TASK STATEMENT
Write the next part of the news report below on the security clearance case of Dr. El-Ganayni, starting after its final sentence.

READING PASSAGE
DOE spokeswoman Joann Waldrup said Dr. El-Ganayni's case was a "personnel security matter," and that the department had no comment.

A spokeswoman for U.S. Sen. Bob Casey, D-Pa., said he was aware of the matter and had asked the DOE for more information.

Dr. El-Ganayni came to the United States in 1980 to study physics and earned two advanced degrees from the University of Pittsburgh. He helped found the Islamic Center of Pittsburgh, married Jean Louise Dell'Aquila, then a recent convert to Islam, and went to work at Bettis (then part of Westinghouse Corp.), an advanced naval nuclear propulsion technology lab. He stayed there for 18 years, becoming a senior scientist doing classified research.

On the side, and with Bettis' knowledge, he ministered to Muslim prison inmates in Ohio and Pennsylvania. His clearance was never at issue until last year, when he suddenly fell under suspicion.

Security agents from the DOE and the FBI began questioning his allegiance, asking if he advocated suicide bombing of Americans and Islamic jihad against the United States, charges he denied.

Dr. El-Ganayni said the agents brought up a passage from a book on ant behavior that he distributed to inmates at SCI-Forest in Marienville. The passage, about a species that blows itself up in defense of the colony, was written by Pulitzer Prize-winning biologist Edward O. Wilson of Harvard University. He said they also grilled him about prayers he led and his criticism of what he saw as the FBI's intrusion into local mosques, creating a climate of fear in the post-9/11 Muslim community.

SUPPLIED DATA
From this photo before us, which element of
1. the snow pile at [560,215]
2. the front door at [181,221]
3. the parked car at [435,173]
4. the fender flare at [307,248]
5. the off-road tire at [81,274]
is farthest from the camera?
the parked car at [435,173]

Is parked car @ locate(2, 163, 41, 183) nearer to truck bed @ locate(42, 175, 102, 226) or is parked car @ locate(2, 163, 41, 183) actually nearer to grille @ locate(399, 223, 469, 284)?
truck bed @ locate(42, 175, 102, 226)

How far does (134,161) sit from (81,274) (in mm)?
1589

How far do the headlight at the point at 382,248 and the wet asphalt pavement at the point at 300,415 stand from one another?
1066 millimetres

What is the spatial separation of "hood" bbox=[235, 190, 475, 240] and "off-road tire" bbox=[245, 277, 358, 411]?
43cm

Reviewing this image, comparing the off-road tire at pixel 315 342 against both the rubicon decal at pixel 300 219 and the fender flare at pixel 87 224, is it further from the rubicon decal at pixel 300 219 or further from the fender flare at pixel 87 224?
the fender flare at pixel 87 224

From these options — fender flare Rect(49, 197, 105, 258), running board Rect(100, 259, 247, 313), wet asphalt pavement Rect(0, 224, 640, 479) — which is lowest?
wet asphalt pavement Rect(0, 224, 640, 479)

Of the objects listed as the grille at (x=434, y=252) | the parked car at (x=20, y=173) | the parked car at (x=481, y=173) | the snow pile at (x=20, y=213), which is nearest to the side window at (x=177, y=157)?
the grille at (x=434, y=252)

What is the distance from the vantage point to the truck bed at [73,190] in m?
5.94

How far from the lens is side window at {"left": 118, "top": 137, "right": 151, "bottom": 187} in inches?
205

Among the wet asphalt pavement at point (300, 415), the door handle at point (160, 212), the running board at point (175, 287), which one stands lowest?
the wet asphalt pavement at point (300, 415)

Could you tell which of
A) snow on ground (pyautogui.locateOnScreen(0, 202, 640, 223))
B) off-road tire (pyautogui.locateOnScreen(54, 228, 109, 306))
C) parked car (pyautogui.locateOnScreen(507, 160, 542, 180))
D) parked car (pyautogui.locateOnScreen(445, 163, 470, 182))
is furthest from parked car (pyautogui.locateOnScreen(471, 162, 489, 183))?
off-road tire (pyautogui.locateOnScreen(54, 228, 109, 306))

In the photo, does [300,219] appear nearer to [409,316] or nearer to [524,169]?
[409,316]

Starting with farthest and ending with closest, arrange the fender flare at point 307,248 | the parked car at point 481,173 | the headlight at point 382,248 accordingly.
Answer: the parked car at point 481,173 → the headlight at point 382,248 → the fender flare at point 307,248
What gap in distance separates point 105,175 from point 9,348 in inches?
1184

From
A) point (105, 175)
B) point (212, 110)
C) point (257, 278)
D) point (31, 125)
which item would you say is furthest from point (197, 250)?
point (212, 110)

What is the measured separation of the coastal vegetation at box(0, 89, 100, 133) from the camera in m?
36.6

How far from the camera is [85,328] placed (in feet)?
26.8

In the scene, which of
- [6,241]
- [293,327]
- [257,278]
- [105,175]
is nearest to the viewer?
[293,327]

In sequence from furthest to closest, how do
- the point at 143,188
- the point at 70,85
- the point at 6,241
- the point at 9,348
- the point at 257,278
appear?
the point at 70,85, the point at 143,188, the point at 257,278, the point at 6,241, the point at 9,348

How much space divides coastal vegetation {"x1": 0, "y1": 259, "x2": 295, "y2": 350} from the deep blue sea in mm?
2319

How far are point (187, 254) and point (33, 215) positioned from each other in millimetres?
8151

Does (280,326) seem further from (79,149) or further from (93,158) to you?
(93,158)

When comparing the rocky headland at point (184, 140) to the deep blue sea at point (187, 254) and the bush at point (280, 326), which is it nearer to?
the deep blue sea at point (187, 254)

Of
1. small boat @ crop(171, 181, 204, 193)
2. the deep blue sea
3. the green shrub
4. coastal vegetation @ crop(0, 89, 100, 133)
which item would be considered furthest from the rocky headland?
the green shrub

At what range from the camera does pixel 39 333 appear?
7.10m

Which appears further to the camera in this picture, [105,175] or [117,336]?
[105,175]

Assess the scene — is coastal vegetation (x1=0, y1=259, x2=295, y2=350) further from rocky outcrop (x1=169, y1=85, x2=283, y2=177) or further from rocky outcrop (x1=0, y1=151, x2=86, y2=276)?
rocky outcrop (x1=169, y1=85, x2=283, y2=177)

==

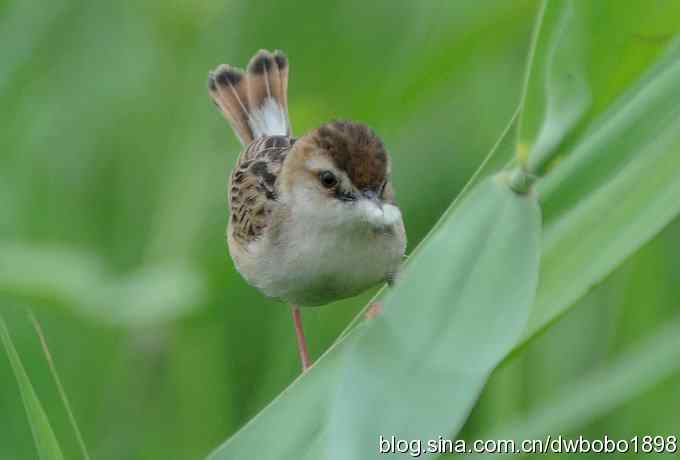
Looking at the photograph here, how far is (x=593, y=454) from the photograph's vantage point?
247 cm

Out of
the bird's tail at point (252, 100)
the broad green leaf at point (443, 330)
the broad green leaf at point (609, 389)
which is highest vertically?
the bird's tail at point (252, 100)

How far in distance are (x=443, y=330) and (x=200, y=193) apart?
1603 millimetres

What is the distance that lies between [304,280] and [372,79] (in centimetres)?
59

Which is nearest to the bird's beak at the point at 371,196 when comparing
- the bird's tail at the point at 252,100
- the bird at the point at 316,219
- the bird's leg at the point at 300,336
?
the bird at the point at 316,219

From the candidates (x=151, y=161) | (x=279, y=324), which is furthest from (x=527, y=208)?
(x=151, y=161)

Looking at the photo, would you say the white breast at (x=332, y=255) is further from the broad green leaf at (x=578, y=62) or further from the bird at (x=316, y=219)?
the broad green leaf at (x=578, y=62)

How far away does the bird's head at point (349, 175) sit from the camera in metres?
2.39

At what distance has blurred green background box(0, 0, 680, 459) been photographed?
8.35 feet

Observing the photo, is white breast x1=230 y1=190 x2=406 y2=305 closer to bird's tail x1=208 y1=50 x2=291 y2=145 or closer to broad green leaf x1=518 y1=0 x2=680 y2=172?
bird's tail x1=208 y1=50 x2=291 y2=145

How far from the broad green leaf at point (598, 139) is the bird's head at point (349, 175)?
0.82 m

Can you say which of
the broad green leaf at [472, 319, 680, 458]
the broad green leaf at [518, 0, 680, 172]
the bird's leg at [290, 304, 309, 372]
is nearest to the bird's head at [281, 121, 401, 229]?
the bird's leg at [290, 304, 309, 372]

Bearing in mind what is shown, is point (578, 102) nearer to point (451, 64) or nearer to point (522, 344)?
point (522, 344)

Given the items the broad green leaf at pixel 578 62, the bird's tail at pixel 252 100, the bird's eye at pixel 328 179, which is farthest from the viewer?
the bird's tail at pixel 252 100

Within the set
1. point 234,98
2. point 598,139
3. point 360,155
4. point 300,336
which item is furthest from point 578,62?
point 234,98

...

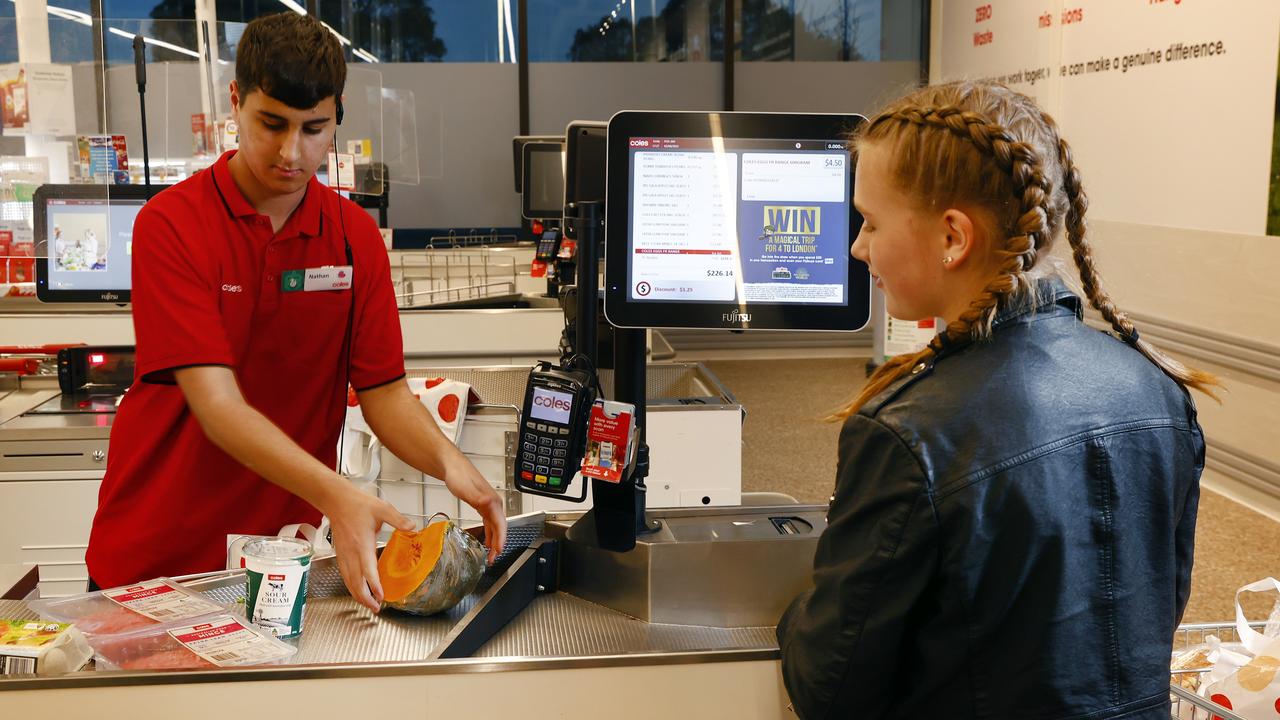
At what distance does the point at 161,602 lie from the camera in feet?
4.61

WRITTEN ANSWER
Dr. El-Ganayni believes the complaints against him originated with prison authorities, with whom he had disagreements over the observance of Ramadan -- the month in which Muslims are obligated to fast during the daytime -- and visiting hours.

SCI-Forest terminated his contract after five months, and soon after that he was barred from seeing prisoners at the Allegheny County jail -- as were four other Muslim clerics -- a trend Mr. Walczak called "suspicious." One of the barred imams was Kadir Gunduz, who has lived in Pittsburgh since 1988 but was jailed in December on a visa technicality. Released after a public outcry, he still faces deportation to his native Turkey.

Dr. El-Ganayni and his lawyers believe he's being discriminated against because of his national origin, religious beliefs and opposition to the government's treatment of Muslims in the wake of 9/11 and the Iraq war.

"We believe they're hiding behind the national security shield so they don't have to admit what's really going on," said Mr. Walczyk. "If the government only invoked national security when it was really warranted, we wouldn't be so suspicious. But time and again, we've found out how flimsy and even ridiculous those claims have turned out to be."

Jameel Jaffer, head of the national security project of the ACLU in New York City, said invoking national security was "a way to shut down litigation at the outset. They insist the executive branch has the unilateral and unreviewable right to make decisions, and they don't have to explain it to anybody."

Even so, he said, he didn't know of any other case in which the government had revoked a security clearance but refused to provide an appeal process.

There is no constitutional right to a security clearance, but people doing classified work retain their right to free-speech. However, the Code of Federal Regulations allows virtually any statement or "derogatory" information to be used against an applicant.

The code directs officials to reach "a comprehensive, common sense judgment, made after consideration of all relevant material, favorable and unfavorable ... consistent with the national interest."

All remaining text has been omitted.